When I run with pdb enabled here is my output:

None
1
Popup init
2
3Polling...

Popup start
> /Users/**********/Desktop/Learn/CS Stuffs/6-00sc-spring-2011/6-00sc-spring-2011/contents/unit-2/lecture-12-introduction-to-simulation-and-random-walks/ps5/news_gui.py(31)start()
-> self.root.mainloop()
(Pdb) s
--Call--Unhandled exception in thread started by 
<function main_thread at 0x1026ed848>>
 /Library/Frameworks/Python.framework/Versions/2.7/lib/python2.7/lib-tk/Tkinter.py(1015)mainloop()
-> def mainloop(self, n=0):
(Pdb) s
> /Library/Frameworks/Python.framework/Versions/2.7/lib/python2.7/lib-tk/Tkinter.py(1017)mainloop()
-> self.tk.mainloop(n)
(Pdb) s

and then it hangs. I can tell that this has something to do with threading and Tkinter but I'm at a loss of what to do next.

Edit: Just installed Python 2.7.2 on a Windows 7 virtual machine and the problem happens there as well.

Problem details:
In the debugging post, explain what happens after the third "(Pdb) s" step and what the writer says the problem has to do with.

Recorded data:

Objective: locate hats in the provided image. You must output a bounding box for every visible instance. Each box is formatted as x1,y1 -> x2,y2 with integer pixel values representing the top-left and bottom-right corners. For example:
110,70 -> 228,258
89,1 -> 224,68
---
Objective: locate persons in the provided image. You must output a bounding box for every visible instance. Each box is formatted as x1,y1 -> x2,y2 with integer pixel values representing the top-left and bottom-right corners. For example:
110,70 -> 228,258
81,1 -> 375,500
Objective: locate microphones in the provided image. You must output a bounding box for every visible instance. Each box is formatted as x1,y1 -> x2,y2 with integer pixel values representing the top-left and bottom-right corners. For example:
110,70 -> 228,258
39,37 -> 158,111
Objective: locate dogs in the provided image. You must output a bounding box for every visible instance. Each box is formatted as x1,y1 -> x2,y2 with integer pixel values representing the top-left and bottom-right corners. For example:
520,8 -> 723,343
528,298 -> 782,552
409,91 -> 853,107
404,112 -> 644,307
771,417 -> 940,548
* * *
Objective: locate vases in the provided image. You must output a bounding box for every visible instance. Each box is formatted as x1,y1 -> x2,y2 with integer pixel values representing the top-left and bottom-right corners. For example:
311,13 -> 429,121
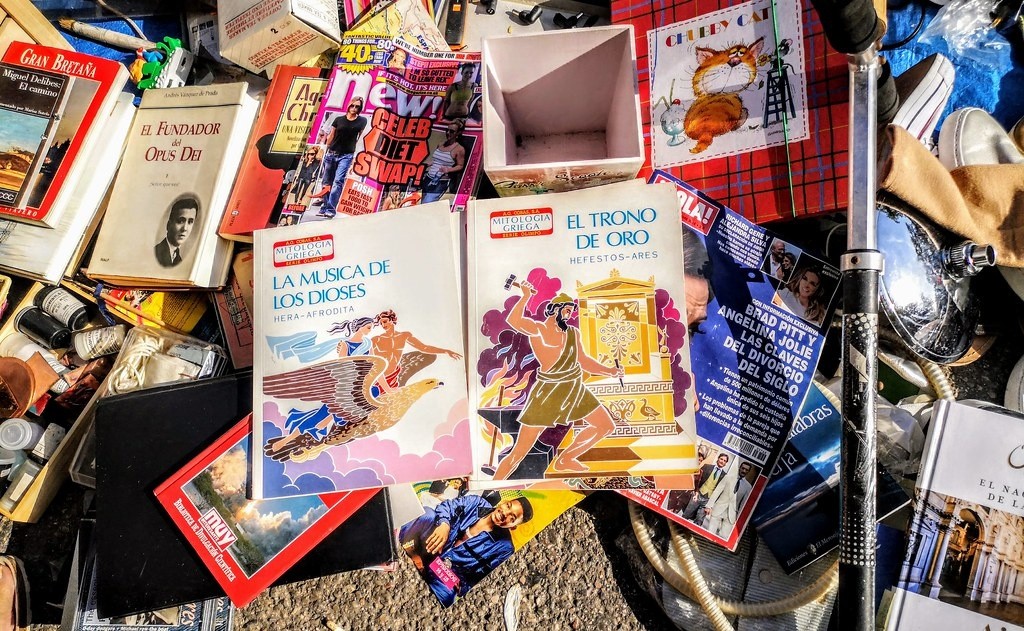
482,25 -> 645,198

Task output:
After the third "(Pdb) s" step, which comes right after the line "self.tk.mainloop(n)" in Tkinter's mainloop, the program hangs. The writer says the problem has something to do with threading and Tkinter. The writer also reports that the same problem happens with Python 2.7.2 on a Windows 7 virtual machine.